— TEXTO PROPORCIONADO —

-.-.-

27 noviembre 2009 Consejos, Desarrollo, Opinión, Padres y madres

bebe durmiendo

Cada uno de los niños presenta diferentes necesidades de sueño. Igual que hay adultos que funcionan bien con seis horas de sueño, otros precisan ocho, unos chicos necesitan más y otros menos horas.

No podemos hacer que los chicos se duerman cuando nosotros queramos. Tenemos que ver cuál es el ritmo y cuál es el momento del día y de la noche en el que está más soñoliento para ajustar su reloj biológico.

El hecho de que el pequeño siempre se despierte y se duerma a la misma hora indica que su reloj está bien ajustado. Para saber si precisa más horas de sueño, habrá que evaluar si esté irritable o contento, no lo que duerme.

Más que intentar acostarlo antes, es importante mejorar sus rutinas, como separar el hábito de dormir y comer. Para eso, despertarlo sobre las 7.30 o las 8.00 y darle el desayuno en la sillita alta, empezando el día con él. Si después está soñoliento, permítele hace una siesta a media mañana y, si no tiene sueño, darle el almuerzo más temprano de lo habitual y ofrécele dormir.

La última siesta de la tarde no debería hacerla después de las 17.00. A partir de las 21.30 si ya ha cenado, establece un ritual para hacer alguna actividad tranquila con él: como por ejemplo, contarle cuentos. Después de ese momento no te aconsejamos que corra ni salte por ahí.

-.-.-

— TAREA A REALIZAR —
Transcribe completo el texto anterior sobre el sueño de los niños, sin cambiar nada.

— DATOS DISPONIBLES —
-.-.-

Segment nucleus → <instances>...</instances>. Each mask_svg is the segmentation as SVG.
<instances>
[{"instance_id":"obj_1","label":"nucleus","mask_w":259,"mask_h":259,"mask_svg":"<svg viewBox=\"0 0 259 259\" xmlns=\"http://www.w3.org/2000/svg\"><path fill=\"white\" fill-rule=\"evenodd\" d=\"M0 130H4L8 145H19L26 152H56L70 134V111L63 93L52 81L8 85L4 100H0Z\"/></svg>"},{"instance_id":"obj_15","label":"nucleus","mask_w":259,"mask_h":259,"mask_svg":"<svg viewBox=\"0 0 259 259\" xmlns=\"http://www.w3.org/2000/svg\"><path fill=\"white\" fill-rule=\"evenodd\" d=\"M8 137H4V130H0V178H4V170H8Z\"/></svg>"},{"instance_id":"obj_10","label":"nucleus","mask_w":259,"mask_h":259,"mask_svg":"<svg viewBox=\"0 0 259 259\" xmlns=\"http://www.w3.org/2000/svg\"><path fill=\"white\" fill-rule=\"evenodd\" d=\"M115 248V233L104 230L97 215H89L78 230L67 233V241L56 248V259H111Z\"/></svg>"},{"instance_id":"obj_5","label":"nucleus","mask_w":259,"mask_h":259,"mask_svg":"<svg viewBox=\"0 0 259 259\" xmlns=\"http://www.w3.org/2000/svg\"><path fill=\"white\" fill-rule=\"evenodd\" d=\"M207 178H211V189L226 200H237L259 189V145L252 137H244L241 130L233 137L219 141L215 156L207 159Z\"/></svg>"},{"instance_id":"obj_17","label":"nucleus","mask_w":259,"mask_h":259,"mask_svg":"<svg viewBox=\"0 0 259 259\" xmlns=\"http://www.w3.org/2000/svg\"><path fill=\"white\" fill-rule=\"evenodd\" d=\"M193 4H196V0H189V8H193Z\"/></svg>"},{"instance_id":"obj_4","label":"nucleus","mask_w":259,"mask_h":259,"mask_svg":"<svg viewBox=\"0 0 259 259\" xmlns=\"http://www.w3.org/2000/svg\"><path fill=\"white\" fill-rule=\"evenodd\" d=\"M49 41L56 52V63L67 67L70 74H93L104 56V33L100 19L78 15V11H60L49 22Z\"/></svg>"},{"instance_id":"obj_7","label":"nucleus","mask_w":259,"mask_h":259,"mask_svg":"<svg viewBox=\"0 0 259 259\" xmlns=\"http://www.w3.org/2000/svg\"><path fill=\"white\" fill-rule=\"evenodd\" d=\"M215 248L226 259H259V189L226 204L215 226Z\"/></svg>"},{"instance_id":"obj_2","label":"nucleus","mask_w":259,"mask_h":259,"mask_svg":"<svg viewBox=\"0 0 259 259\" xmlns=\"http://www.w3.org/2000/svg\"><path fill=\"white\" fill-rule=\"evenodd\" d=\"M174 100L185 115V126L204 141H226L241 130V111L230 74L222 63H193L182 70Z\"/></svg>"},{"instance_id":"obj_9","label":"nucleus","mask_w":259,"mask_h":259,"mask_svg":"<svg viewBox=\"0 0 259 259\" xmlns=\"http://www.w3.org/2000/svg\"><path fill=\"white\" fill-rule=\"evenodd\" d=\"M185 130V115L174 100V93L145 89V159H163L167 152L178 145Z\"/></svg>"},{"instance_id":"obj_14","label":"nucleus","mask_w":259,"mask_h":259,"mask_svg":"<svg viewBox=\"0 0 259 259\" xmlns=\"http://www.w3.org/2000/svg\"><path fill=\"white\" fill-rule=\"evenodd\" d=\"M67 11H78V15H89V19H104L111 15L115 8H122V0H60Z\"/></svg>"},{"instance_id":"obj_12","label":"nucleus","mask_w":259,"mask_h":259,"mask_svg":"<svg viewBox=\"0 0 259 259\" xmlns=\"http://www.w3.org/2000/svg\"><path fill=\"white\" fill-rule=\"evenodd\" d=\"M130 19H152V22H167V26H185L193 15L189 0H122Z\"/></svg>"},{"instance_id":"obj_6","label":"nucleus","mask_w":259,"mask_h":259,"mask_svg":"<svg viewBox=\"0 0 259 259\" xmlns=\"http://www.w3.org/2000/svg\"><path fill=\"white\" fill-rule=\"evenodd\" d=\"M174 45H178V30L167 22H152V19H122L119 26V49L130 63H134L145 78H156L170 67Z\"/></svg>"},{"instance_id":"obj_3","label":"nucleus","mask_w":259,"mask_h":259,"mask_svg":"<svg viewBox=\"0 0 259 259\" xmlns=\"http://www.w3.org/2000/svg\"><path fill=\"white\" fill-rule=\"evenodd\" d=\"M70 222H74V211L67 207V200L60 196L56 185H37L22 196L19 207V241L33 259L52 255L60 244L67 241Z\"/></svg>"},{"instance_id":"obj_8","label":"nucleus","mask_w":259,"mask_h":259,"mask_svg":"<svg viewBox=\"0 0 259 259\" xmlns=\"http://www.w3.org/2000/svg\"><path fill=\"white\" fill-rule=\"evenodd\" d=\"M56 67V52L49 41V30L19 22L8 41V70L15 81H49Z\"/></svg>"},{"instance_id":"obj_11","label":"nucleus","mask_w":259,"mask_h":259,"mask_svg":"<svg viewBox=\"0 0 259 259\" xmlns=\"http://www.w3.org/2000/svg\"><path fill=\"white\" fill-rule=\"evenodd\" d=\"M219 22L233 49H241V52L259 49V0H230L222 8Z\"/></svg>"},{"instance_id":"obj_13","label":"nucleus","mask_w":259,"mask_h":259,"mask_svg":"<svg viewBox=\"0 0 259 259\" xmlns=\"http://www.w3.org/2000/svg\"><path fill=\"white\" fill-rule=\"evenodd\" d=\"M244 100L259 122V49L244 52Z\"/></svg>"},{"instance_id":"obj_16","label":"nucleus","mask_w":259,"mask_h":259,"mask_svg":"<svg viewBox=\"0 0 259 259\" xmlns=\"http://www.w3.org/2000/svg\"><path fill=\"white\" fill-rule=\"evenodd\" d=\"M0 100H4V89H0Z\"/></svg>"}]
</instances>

-.-.-

— SOLUCIÓN DESARROLLADA —
27 noviembre 2009 Consejos, Desarrollo, Opinión, Padres y madres

bebe durmiendo

Cada uno de los niños presenta diferentes necesidades de sueño. Igual que hay adultos que funcionan bien con seis horas de sueño, otros precisan ocho, unos chicos necesitan más y otros menos horas.

No podemos hacer que los chicos se duerman cuando nosotros queramos. Tenemos que ver cuál es el ritmo y cuál es el momento del día y de la noche en el que está más soñoliento para ajustar su reloj biológico.

El hecho de que el pequeño siempre se despierte y se duerma a la misma hora indica que su reloj está bien ajustado. Para saber si precisa más horas de sueño, habrá que evaluar si esté irritable o contento, no lo que duerme.

Más que intentar acostarlo antes, es importante mejorar sus rutinas, como separar el hábito de dormir y comer. Para eso, despertarlo sobre las 7.30 o las 8.00 y darle el desayuno en la sillita alta, empezando el día con él. Si después está soñoliento, permítele hace una siesta a media mañana y, si no tiene sueño, darle el almuerzo más temprano de lo habitual y ofrécele dormir.

La última siesta de la tarde no debería hacerla después de las 17.00. A partir de las 21.30 si ya ha cenado, establece un ritual para hacer alguna actividad tranquila con él: como por ejemplo, contarle cuentos. Después de ese momento no te aconsejamos que corra ni salte por ahí.